• TO DO
Turn every line of the material below into a JSON list of strings, one string per line, omitting blank lines. Leave the pictures out of the list.

[Entries on spatial position]
━━━━━━━━

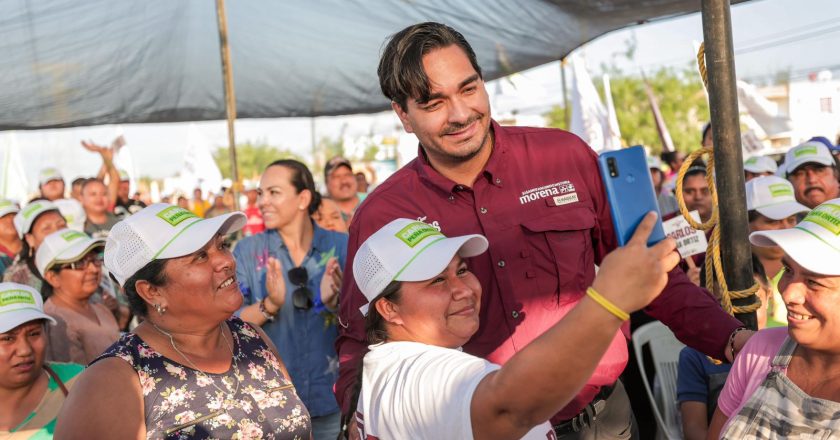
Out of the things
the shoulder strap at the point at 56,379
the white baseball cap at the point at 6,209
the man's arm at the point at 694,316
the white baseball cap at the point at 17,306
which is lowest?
the shoulder strap at the point at 56,379

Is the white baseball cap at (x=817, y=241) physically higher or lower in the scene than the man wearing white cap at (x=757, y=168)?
lower

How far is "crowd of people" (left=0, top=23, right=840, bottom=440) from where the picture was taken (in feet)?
5.85

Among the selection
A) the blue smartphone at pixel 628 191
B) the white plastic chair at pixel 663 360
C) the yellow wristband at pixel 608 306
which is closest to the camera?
the yellow wristband at pixel 608 306

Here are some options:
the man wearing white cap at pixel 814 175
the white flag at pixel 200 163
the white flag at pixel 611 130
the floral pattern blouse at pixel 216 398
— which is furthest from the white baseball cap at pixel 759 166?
the white flag at pixel 200 163

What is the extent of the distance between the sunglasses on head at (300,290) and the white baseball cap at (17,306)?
141cm

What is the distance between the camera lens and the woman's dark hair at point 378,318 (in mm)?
2334

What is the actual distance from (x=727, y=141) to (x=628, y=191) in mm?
915

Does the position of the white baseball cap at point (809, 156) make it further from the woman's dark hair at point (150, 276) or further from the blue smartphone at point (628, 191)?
the woman's dark hair at point (150, 276)

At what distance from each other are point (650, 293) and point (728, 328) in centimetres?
134

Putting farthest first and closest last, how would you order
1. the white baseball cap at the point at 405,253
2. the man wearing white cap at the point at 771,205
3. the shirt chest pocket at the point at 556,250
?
the man wearing white cap at the point at 771,205, the shirt chest pocket at the point at 556,250, the white baseball cap at the point at 405,253

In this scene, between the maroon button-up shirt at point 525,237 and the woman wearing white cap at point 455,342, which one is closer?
the woman wearing white cap at point 455,342

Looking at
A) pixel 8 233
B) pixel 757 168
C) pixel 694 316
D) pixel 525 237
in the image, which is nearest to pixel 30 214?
pixel 8 233

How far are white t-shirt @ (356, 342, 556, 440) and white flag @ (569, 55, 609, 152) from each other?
829cm

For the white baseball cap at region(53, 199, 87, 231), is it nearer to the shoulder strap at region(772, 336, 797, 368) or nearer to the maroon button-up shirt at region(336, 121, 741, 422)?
the maroon button-up shirt at region(336, 121, 741, 422)
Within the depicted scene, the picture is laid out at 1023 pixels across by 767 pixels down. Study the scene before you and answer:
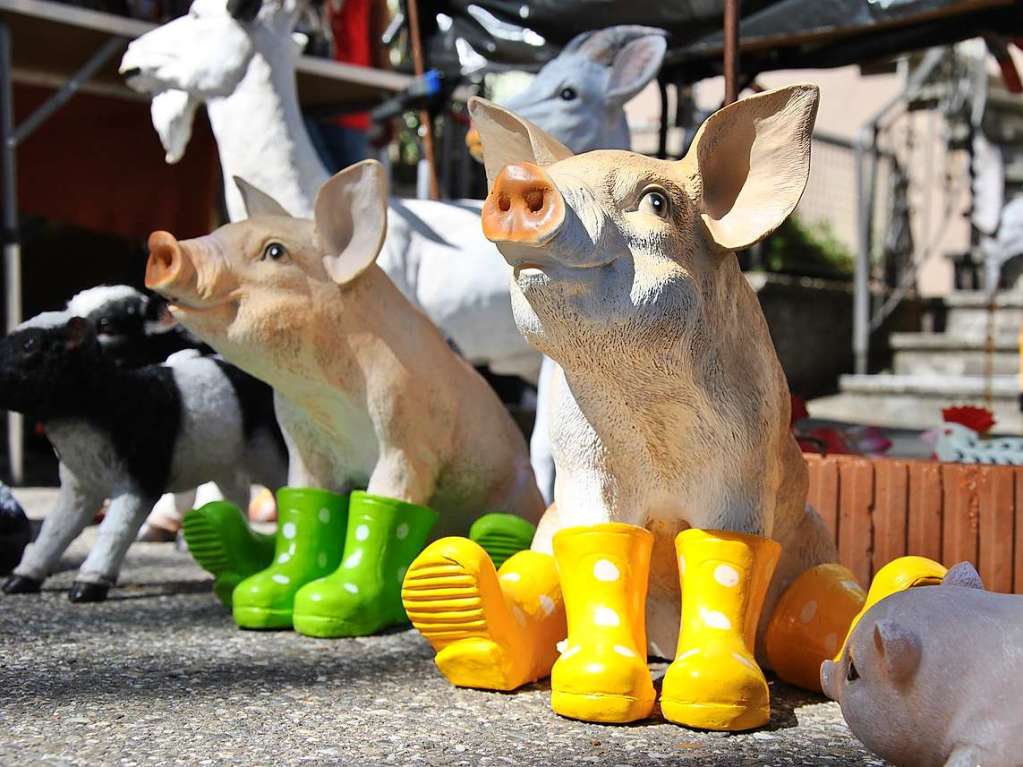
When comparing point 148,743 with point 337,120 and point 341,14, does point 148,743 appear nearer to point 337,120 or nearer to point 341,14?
point 337,120

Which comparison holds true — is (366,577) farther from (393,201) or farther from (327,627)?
(393,201)

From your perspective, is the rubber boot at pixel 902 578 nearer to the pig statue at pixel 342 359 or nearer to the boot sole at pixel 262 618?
the pig statue at pixel 342 359

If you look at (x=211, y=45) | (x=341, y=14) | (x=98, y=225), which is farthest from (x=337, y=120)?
(x=211, y=45)

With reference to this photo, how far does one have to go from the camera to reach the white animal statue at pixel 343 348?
2578 mm

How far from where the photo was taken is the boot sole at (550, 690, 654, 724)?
1936 millimetres

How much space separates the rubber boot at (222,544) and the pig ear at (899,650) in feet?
5.59

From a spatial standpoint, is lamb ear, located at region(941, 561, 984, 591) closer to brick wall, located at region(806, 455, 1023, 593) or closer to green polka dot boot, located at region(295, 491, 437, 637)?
brick wall, located at region(806, 455, 1023, 593)

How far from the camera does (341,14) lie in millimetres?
6504

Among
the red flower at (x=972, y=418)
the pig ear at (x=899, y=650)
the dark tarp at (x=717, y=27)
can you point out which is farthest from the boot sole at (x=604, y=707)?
the dark tarp at (x=717, y=27)

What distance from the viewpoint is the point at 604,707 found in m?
1.94

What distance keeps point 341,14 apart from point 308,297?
4.29 metres

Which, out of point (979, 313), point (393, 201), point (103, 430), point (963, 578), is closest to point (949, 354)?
point (979, 313)

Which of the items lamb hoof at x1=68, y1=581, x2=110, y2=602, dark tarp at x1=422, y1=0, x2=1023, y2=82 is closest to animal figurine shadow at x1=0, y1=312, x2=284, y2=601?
lamb hoof at x1=68, y1=581, x2=110, y2=602

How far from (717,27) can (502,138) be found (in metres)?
2.01
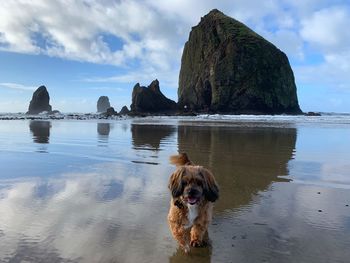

━━━━━━━━

• SOLVED PROBLEM
[
  "Out of the things",
  "the shoulder strap at the point at 56,379",
  "the white baseball cap at the point at 6,209",
  "the man's arm at the point at 694,316",
  "the white baseball cap at the point at 17,306",
  "which is lowest?",
  "the shoulder strap at the point at 56,379",
  "Is the white baseball cap at (x=817, y=241) physically higher or lower in the scene than the man wearing white cap at (x=757, y=168)?",
  "lower",
  "How far is \"crowd of people\" (left=0, top=23, right=840, bottom=440) from where the picture was taken (in feet)?",
  "5.85",
  "Among the selection",
  "A) the blue smartphone at pixel 628 191",
  "B) the white plastic chair at pixel 663 360",
  "C) the yellow wristband at pixel 608 306",
  "which is closest to the camera?",
  "the yellow wristband at pixel 608 306",
  "Here are some options:",
  "the man wearing white cap at pixel 814 175",
  "the white flag at pixel 200 163",
  "the white flag at pixel 611 130",
  "the floral pattern blouse at pixel 216 398",
  "— which is furthest from the white baseball cap at pixel 759 166?",
  "the white flag at pixel 200 163",
  "What is the extent of the distance between the sunglasses on head at (300,290) and the white baseball cap at (17,306)?",
  "141cm",
  "What is the distance between the camera lens and the woman's dark hair at point 378,318 (in mm)?",
  "2334",
  "What is the actual distance from (x=727, y=141) to (x=628, y=191) in mm?",
  "915",
  "Does the position of the white baseball cap at point (809, 156) make it further from the woman's dark hair at point (150, 276) or further from the blue smartphone at point (628, 191)?",
  "the woman's dark hair at point (150, 276)",
  "At what distance from each other are point (650, 293) and point (728, 328) in centimetres?",
  "134",
  "Putting farthest first and closest last, how would you order",
  "1. the white baseball cap at the point at 405,253",
  "2. the man wearing white cap at the point at 771,205",
  "3. the shirt chest pocket at the point at 556,250",
  "?",
  "the man wearing white cap at the point at 771,205, the shirt chest pocket at the point at 556,250, the white baseball cap at the point at 405,253",
  "In this scene, between the maroon button-up shirt at point 525,237 and the woman wearing white cap at point 455,342, which one is closer?",
  "the woman wearing white cap at point 455,342",
  "Looking at",
  "A) pixel 8 233",
  "B) pixel 757 168",
  "C) pixel 694 316",
  "D) pixel 525 237",
  "in the image, which is nearest to pixel 30 214?",
  "pixel 8 233",
  "How far are white t-shirt @ (356, 342, 556, 440) and white flag @ (569, 55, 609, 152) from each other?",
  "829cm",
  "For the white baseball cap at region(53, 199, 87, 231), is it nearer to the shoulder strap at region(772, 336, 797, 368) or nearer to the maroon button-up shirt at region(336, 121, 741, 422)?",
  "the maroon button-up shirt at region(336, 121, 741, 422)",
  "Within the depicted scene, the picture is laid out at 1023 pixels across by 767 pixels down. Study the scene before you and answer:",
  "When comparing point 148,743 with point 337,120 and point 341,14, does point 148,743 appear nearer to point 337,120 or nearer to point 341,14?",
  "point 337,120",
  "Which comparison holds true — is (366,577) farther from (393,201) or farther from (327,627)?",
  "(393,201)",
  "From your perspective, is the rubber boot at pixel 902 578 nearer to the pig statue at pixel 342 359 or nearer to the boot sole at pixel 262 618?",
  "the pig statue at pixel 342 359",
  "If you look at (x=211, y=45) | (x=341, y=14) | (x=98, y=225), which is farthest from (x=337, y=120)?",
  "(x=211, y=45)",
  "With reference to this photo, how far does one have to go from the camera to reach the white animal statue at pixel 343 348?",
  "2578 mm",
  "How far from where the photo was taken is the boot sole at (550, 690, 654, 724)?",
  "1936 millimetres",
  "How much space separates the rubber boot at (222,544) and the pig ear at (899,650) in feet?",
  "5.59",
  "From a spatial standpoint, is lamb ear, located at region(941, 561, 984, 591) closer to brick wall, located at region(806, 455, 1023, 593) or closer to green polka dot boot, located at region(295, 491, 437, 637)?",
  "brick wall, located at region(806, 455, 1023, 593)",
  "How far from the camera does (341,14) lie in millimetres?",
  "6504",
  "Among",
  "the red flower at (x=972, y=418)",
  "the pig ear at (x=899, y=650)",
  "the dark tarp at (x=717, y=27)",
  "can you point out which is farthest from the boot sole at (x=604, y=707)?",
  "the dark tarp at (x=717, y=27)",
  "What distance from the viewpoint is the point at 604,707 found in m?",
  "1.94",
  "What distance keeps point 341,14 apart from point 308,297?",
  "4.29 metres",
  "Which, out of point (979, 313), point (393, 201), point (103, 430), point (963, 578), is closest to point (949, 354)?",
  "point (979, 313)",
  "Which of the items lamb hoof at x1=68, y1=581, x2=110, y2=602, dark tarp at x1=422, y1=0, x2=1023, y2=82 is closest to animal figurine shadow at x1=0, y1=312, x2=284, y2=601?",
  "lamb hoof at x1=68, y1=581, x2=110, y2=602",
  "How far from (717,27) can (502,138) be found (in metres)?",
  "2.01"
]